Verena Schäffer: „Wir brauchen mehr Kontrolle und Transparenz, um Vertrauen zurückzugewinnen.“

Gesetz zur Neuausrichtung des Verfassungsschutzes

Portrait Verena Schäffer Linda Hammer 2022

Verena Schäffer (GRÜNE): Herr Präsident! Liebe Kolleginnen und Kollegen! Wir wissen, dass die Sicherheitsbehörden im Falle der menschenverachtenden Mord- und Anschlagsserie des NSU eklatant versagt haben. Gerade die Angehörigen der Ermordeten haben ihr Vertrauen in unseren Rechtsstaat verloren, auch weil sie lange Zeit von den Behörden selbst verdächtigt wurden.
Der Verfassungsschutz steht in der Diskussion, die wir über die Neuausrichtung der Sicherheitsbehörden führen, im Fokus, wobei ich auch noch einmal betonen will, dass wir die Debatte sicherlich auch noch ausweiten müssen und nicht nur auf den Verfassungsschutz begrenzen dürfen.

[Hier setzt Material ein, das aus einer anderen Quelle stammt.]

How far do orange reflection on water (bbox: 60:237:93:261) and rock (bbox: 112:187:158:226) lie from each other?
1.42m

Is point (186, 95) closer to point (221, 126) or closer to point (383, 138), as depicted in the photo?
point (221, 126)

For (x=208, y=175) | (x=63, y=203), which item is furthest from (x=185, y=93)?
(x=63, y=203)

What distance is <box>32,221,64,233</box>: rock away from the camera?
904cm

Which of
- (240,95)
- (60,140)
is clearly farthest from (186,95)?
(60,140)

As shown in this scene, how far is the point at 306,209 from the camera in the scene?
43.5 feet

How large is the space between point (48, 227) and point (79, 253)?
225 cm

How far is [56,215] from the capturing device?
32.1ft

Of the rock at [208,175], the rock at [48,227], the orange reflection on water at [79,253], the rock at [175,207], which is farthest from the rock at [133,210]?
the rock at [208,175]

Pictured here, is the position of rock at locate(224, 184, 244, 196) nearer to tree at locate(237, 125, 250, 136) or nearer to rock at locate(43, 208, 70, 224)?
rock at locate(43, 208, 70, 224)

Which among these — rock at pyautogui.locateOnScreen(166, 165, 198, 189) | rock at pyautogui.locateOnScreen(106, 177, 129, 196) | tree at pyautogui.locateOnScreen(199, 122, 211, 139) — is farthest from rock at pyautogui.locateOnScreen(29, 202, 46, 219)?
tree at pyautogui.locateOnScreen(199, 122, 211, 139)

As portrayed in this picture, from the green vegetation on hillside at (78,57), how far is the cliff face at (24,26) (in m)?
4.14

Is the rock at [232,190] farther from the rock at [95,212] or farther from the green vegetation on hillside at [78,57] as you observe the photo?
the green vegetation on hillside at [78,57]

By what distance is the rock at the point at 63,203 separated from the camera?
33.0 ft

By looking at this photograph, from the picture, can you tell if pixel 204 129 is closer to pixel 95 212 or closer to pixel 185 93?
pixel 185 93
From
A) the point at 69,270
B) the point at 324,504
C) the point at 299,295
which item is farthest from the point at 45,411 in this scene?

Die katastrophalen Fehler haben unbestreitbar zu einem massiven Vertrauensverlust in der Bevölkerung geführt, befeuert unter anderem noch durch das Schreddern von Akten, das Zurückhalten von Informationen gegenüber den Untersuchungsausschüssen. Deshalb ist es aber unsere Aufgabe, als Politiker, als Abgeordnete die Arbeit der Sicherheitsbehörden wirklich zu hinterfragen und zu diskutieren, was sich ändern muss.

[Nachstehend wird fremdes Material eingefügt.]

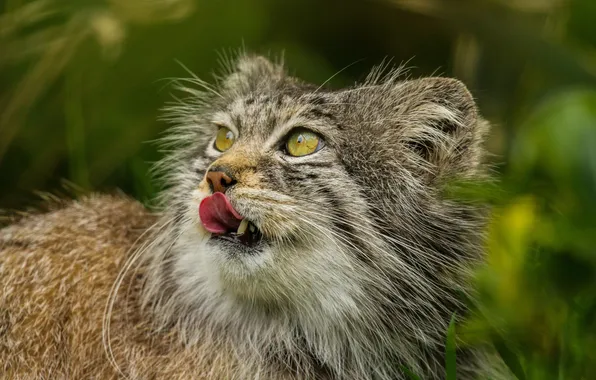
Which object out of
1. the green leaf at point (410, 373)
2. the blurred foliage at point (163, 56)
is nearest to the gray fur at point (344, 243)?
the green leaf at point (410, 373)

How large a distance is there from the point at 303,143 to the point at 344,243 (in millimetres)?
461

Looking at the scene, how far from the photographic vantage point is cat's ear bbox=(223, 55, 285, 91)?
13.3 feet

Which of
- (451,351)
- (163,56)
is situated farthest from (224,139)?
(163,56)

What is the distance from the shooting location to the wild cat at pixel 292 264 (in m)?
3.16

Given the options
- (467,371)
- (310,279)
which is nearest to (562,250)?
(310,279)

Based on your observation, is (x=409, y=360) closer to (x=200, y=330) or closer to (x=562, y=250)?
(x=200, y=330)

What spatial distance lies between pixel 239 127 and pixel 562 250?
7.26 ft

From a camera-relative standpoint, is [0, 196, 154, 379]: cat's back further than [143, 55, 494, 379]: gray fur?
Yes

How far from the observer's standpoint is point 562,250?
154 centimetres

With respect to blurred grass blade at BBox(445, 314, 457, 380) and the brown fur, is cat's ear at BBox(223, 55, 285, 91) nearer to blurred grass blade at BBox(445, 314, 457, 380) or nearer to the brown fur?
the brown fur

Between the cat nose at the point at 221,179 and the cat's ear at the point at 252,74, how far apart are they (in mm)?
925

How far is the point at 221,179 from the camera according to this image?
314 cm

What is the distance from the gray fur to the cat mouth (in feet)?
0.14

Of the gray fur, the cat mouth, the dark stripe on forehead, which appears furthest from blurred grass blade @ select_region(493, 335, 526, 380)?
the dark stripe on forehead
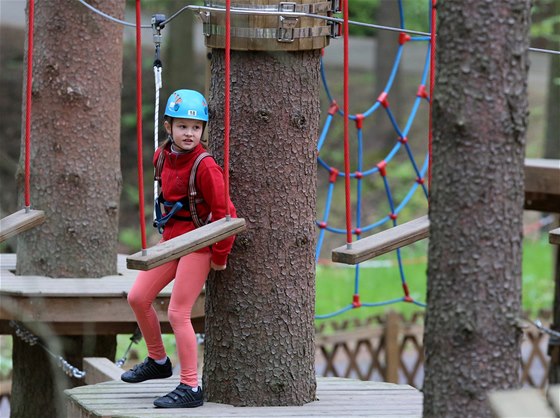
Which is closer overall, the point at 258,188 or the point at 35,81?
the point at 258,188

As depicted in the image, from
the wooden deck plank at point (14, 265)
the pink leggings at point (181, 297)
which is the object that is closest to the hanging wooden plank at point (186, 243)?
the pink leggings at point (181, 297)

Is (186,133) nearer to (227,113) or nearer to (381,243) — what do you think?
(227,113)

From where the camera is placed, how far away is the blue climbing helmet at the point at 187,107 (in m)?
4.16

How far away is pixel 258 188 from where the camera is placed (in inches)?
165

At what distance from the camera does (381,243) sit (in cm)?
402

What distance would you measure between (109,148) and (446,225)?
3.49 metres

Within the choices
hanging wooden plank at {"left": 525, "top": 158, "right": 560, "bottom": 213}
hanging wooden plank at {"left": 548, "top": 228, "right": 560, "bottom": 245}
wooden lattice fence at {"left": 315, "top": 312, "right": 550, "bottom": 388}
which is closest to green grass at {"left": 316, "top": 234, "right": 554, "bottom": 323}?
wooden lattice fence at {"left": 315, "top": 312, "right": 550, "bottom": 388}

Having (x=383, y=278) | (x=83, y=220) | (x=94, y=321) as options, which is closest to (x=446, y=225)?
(x=94, y=321)

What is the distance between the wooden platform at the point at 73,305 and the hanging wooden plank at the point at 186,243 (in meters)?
1.81

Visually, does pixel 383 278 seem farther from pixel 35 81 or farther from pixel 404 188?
pixel 35 81

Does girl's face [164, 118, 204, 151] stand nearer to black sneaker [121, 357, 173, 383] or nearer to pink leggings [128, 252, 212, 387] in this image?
pink leggings [128, 252, 212, 387]

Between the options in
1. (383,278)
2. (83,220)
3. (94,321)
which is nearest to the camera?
(94,321)

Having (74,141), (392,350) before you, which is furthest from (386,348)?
(74,141)

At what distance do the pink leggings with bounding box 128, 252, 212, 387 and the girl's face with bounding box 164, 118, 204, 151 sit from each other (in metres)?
0.40
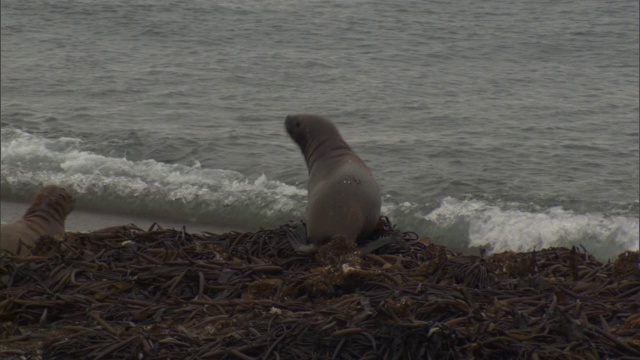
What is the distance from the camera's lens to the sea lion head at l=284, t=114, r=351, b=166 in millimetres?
8852

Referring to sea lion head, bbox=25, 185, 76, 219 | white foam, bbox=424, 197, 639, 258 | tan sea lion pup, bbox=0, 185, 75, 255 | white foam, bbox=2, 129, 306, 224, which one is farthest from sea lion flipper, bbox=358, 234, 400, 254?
white foam, bbox=2, 129, 306, 224

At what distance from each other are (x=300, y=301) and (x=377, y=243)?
150cm

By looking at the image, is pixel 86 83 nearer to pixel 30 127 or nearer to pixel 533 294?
pixel 30 127

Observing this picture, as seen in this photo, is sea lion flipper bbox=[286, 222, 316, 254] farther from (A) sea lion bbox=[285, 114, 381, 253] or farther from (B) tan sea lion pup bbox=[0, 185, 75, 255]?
(B) tan sea lion pup bbox=[0, 185, 75, 255]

Mein Fazit bei dieser Debatte ist, dass wir mehr Kontrolle brauchen, dass wir aber auch mehr Transparenz brauchen, um dieses verloren gegangene Vertrauen wiederzuerlangen.
Die Debatte eben zum Thema Salafismus hat eines gezeigt: Wir brauchen ein Frühwarnsystem, um die gefährlichen, gewaltorientierten Bestrebungen und Personen, die sich klar gegen die freiheitlich-demokratische Grundordnung richten, bereits im Vorfeld zu beobachten und damit auch Straftaten verhindern zu können. Diese Gefahr – das wird Sie nicht wundern – sehe ich derzeit vor allen Dingen im rechtsextremistischen und im islamistischen Bereich. Da geht es mir nicht darum zu sagen, wir machen das linke Auge zu, sondern wir müssen dorthin blicken, wo tatsächlich eine Gefahr für unsere freiheitliche Gesellschaft droht.
(Beifall von den GRÜNEN)
Deshalb ist dieser Gesetzentwurf an dieser Stelle auch richtig. Er sagt nämlich, dass die Kapazitäten des Verfassungsschutzes und der Einsatz von nachrichtendienstlichen Mitteln zukünftig genau auf die Bereiche konzentriert werden müssen, in denen eine Gefahr für unsere demokratische Gesellschaft durch gewaltorientierte Gruppierungen droht.
Derzeit ist es so, dass das Parlamentarische Kontrollgremium nicht öffentlich tagt. Das heißt im Klartext, dass Herr Körfges, Herr Kruse, Herr Orth und ich und die weiteren Mitglieder des Parlamentarischen Kontrollgremiums Ihnen nicht sagen dürfen, wann wir tagen, wie lange wir tagen, wo wir uns treffen, welche inhaltlichen Schwerpunkte wir setzen und so weiter und so fort. Diese Geheimniskrämerei trägt aus meiner Sicht nicht wirklich zur Vertrauensbildung bei, sondern verschärft im Gegenteil das Misstrauen gegenüber dem Verfassungsschutz.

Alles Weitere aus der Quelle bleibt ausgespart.